* Direction A *
Repeat this passage from the thread on IT generalists word for word, starting at "It's why I'm" and ending at "how they interact.".

* Document segment *

It's why I'm a Mechanical Engineer that can code Python, work with MQTT, manages the IIOT department, figures out why the production equipment isn't working quite right, and leads software projects...

Jack-of-all-trades, master of few...

@SwiftOnSecurity I wish the corporate world would have understood that. I kept being pushed toward specializing, saying they have no use for a "general purpose IT guy".

Yet i was always the one who figured those "impossible to fix" bugs because i understood all parts of the system, and how they interact.

Specialists only test their very specific bit of the setup.

But nope, no path forward for that, no possible raises, and "we can outsource that part to IT service partners".

@Pyxaron @SwiftOnSecurity Agreed -- the corp world doesn't get it.

I work for a co-operative that provides technical services and my IT generalist skills are definitely appreciated there. I have a feeling that smaller organisations like us generalists more than larger.

@Pyxaron Finding an incredibly good IT generalist, and letting them be in charge of absolutely everything else, can work out pretty well.

@kwinke Yeah, the problem is, from my corporate experience, is that management does not see the benefits, but sees all the risks of someone having such broad access and knowledge of their systems.

But that's essentially falling into the "security through obscurity" pile of stupid.

It still annoyingly happens everywhere, so i left IT.

@Pyxaron This is something, we as an IT Security department, are pushing. You need to employ cross-functional IT generalists. Just working on stuff that needs them, not assigned to a project. They are the ones we can talk to about getting things done in a larger vision. Who can unclog absolutely nonsensical blockers with their larger contextual knowledge.
@SwiftOnSecurity I'm trying to hire a mid-tier generalist - basically because we need an extra tier between 1st line and me so I can focus on more complex consultancy work - and it's really hard. People seem to get piped into the specialism sausage factory really early in their career now.
@interpipes @SwiftOnSecurity As a fellow generalist, the usual screening questions about "are you expert in this or that" is always disappointing. You don't want to hire me for what I'm expert in, you want to hire me because of all the things I've learned, mastered, deployed, and forgotten, and what I can learn and learn and master and deploy tomorrow. I've been hired because I was an expert in technology-X several times, only for that narrow skill being almost irrelevant within 3 months.

* Records shown *

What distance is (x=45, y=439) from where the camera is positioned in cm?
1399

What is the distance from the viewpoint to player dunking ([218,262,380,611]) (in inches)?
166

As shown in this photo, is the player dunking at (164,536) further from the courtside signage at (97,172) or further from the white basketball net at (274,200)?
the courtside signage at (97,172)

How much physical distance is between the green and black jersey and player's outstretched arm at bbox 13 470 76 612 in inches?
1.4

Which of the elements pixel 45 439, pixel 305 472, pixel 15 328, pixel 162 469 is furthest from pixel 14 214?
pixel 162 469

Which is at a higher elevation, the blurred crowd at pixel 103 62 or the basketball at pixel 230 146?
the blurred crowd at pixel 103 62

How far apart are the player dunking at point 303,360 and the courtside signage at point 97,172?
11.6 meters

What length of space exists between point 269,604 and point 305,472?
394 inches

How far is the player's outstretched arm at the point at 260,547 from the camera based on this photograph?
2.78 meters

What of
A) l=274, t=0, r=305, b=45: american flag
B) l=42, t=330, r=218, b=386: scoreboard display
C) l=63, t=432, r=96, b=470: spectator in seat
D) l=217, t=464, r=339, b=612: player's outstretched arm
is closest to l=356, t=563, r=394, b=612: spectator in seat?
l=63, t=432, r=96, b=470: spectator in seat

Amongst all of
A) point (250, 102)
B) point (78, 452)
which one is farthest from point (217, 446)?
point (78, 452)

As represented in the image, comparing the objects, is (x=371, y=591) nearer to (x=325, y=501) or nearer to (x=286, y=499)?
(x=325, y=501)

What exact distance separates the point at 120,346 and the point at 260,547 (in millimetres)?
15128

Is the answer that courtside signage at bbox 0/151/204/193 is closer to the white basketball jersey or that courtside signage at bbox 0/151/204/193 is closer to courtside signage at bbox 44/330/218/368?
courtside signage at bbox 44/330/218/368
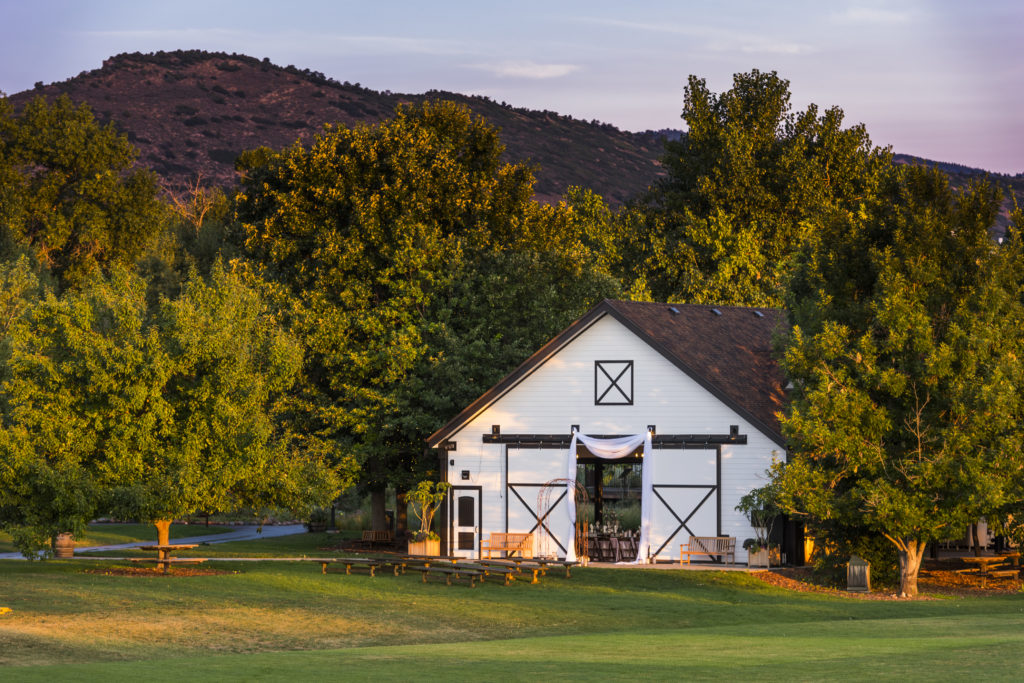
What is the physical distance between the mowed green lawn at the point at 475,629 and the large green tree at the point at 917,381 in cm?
235

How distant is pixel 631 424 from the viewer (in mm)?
38594

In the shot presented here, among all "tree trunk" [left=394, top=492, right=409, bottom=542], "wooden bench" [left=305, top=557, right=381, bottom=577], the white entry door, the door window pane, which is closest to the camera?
"wooden bench" [left=305, top=557, right=381, bottom=577]

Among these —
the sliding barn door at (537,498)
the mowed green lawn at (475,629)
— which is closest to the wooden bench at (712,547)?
the mowed green lawn at (475,629)

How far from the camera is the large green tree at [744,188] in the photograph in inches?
2613

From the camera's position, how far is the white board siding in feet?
121

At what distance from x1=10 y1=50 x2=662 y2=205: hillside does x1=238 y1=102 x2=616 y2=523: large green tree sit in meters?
94.5

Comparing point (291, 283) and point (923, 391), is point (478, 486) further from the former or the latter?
point (923, 391)

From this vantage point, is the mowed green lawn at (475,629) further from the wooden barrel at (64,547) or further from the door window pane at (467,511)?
the door window pane at (467,511)

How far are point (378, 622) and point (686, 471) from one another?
50.1 feet

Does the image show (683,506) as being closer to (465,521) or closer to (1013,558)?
(465,521)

* Direction B *
Reproduce the records word for word, starting at the line containing "How far are" and ending at the last line of the records.

* Complete answer A *
It's why I'm a Mechanical Engineer that can code Python, work with MQTT, manages the IIOT department, figures out why the production equipment isn't working quite right, and leads software projects...

Jack-of-all-trades, master of few...

@SwiftOnSecurity I wish the corporate world would have understood that. I kept being pushed toward specializing, saying they have no use for a "general purpose IT guy".

Yet i was always the one who figured those "impossible to fix" bugs because i understood all parts of the system, and how they interact.

* Complete answer B *
How far are point (378, 622) and point (686, 471) from one another?
50.1 feet

Does the image show (683,506) as being closer to (465,521) or closer to (1013,558)?
(465,521)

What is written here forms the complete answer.